# Uncovering temporal changes in Europe’s population density patterns using a data fusion approach

Sep 15, 2020

### General framework

We have developed a multi-layered dasymetric approach that models the spatial distribution of different population groups separately and according to a selection of covariates derived from novel geospatial data sources. The methodology follows four interlinked phases (Fig. 5) as follows: (1) estimation of monthly and regional stocks of population groups; (2) mapping of LU features relevant to the location of the population groups; (3) dasymetric disaggregation of population group stocks to their most likely locations within regions; and (4) quality assessment by means of a cross-comparison against independent datasets for selected countries.

### Estimation of monthly and regional population stocks

Based on their expected differences in spatial behavior, we distinguish 16 population groups. The basic idea is that a person’s location is determined by his or her main activity, as he or she is expected to spend most time there.

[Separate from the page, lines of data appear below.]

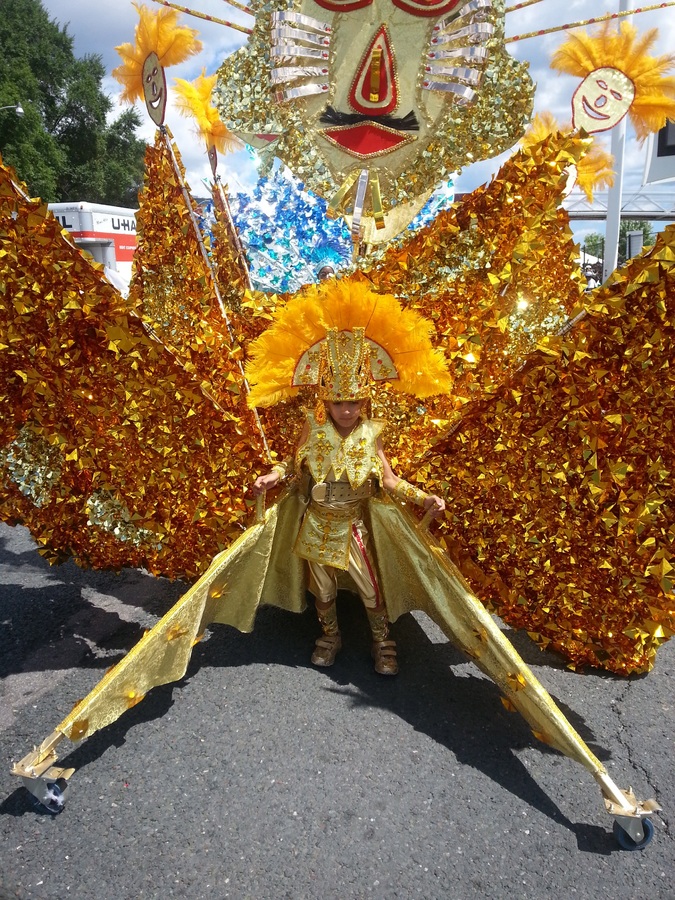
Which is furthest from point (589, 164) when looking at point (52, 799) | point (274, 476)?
point (52, 799)

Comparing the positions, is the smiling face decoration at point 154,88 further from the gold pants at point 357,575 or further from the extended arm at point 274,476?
the gold pants at point 357,575

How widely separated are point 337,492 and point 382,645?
0.80 metres

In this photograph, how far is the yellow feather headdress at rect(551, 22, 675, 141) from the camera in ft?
9.95

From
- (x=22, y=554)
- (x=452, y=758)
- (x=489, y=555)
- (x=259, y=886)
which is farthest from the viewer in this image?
(x=22, y=554)

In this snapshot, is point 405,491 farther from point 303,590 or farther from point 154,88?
point 154,88

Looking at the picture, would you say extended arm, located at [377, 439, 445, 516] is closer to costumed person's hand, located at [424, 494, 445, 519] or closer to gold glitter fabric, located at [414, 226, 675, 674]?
costumed person's hand, located at [424, 494, 445, 519]

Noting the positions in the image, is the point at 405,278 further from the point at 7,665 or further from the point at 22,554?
the point at 22,554

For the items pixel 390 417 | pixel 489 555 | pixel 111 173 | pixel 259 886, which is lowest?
pixel 259 886

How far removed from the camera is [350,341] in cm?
249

Students, e.g., can be associated with education facilities (e.g., schools and university campuses) and workers with a range of service and production facilities depending on the economic sector they work in. In practice, we constructed monthly matrices with stocks of these population groups for each NUTS3 region in the study area for the reporting year 2011 (12 matrices, each with dimension = 1311 regions × 16 population groups). The NUTS classification is a hierarchical system of nested territorial units used for statistical data reporting in Europe. The NUTS3 level corresponds to country provinces or districts and comprises 1311 regions within the area of interest, with a median size of 1717 km2 (NUTS3 version 2010). NUTS3 are aggregations of municipalities, whereas census zones are small-area units within each municipality. In this study, census zones were only used directly in the cross-comparison exercise explained further down.

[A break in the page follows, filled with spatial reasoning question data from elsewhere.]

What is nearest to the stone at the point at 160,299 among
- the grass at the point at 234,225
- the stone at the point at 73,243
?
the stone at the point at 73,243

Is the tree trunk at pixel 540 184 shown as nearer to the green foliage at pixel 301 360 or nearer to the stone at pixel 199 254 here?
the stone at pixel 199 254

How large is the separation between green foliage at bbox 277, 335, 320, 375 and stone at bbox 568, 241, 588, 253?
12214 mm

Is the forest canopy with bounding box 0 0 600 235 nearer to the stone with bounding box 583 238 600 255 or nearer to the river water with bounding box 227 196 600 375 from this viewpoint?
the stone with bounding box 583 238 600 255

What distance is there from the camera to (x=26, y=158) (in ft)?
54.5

The 16 population groups include residents, employees, students, the non-working and non-studying population, and tourists, as detailed next.

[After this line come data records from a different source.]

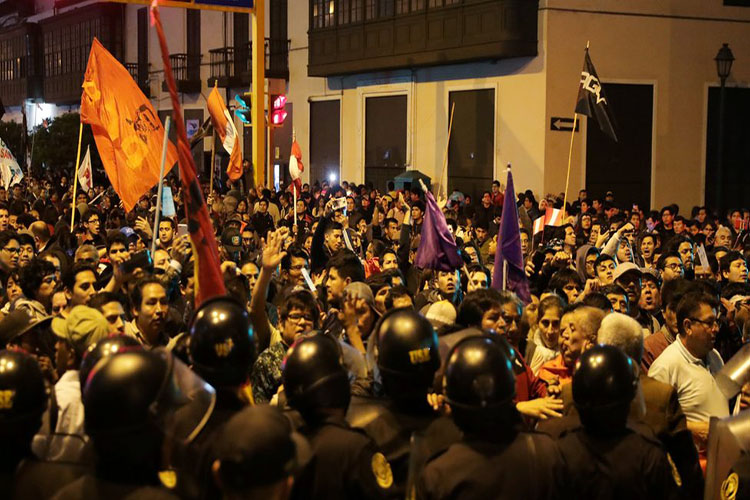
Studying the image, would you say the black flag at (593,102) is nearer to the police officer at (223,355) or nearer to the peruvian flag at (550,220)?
the peruvian flag at (550,220)

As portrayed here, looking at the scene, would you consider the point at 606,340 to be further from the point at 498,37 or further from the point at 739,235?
the point at 498,37

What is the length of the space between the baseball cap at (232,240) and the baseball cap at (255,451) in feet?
27.5

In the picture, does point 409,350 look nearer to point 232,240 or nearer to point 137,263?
point 137,263

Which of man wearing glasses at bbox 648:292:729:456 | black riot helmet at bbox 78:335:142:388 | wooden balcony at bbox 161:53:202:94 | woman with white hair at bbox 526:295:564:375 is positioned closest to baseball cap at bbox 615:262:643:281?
woman with white hair at bbox 526:295:564:375

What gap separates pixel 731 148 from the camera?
2484 centimetres

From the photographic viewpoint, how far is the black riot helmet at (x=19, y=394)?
10.5ft

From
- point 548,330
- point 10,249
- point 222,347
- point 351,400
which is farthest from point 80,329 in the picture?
point 10,249

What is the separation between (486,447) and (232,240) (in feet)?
27.1

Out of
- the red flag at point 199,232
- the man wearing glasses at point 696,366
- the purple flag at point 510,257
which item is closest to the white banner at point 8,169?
the purple flag at point 510,257

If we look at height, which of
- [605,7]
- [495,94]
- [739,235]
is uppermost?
[605,7]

Residents correspond to the number of registered residents within a region (obtained from Eurostat at NUTS3 level). Employees are subdivided in 11 economic sectors based on the NACE rev.2 classification of economic activities (Supplementary Table 4) and were obtained from Eurostat reflecting the NUTS3 region of work.

Students are broken down in two main educational levels: primary plus secondary education and tertiary education and above. Student statistics were available from Eurostat at NUTS2 level. Students below tertiary education were distributed among the respective NUTS3 regions based on the proportion of the relevant population age groups. Higher education students were downscaled to NUTS3 regions based on the number of enrolled students per NUTS3 available from the European Tertiary Education Register, reporting year 2011 (https://www.eter-project.com). In months with more than 50% of school/academic holidays, students were considered part of the non-working and non-studying population group. Country-specific holiday calendars for schools and universities were obtained from existing European-wide inventories70,71.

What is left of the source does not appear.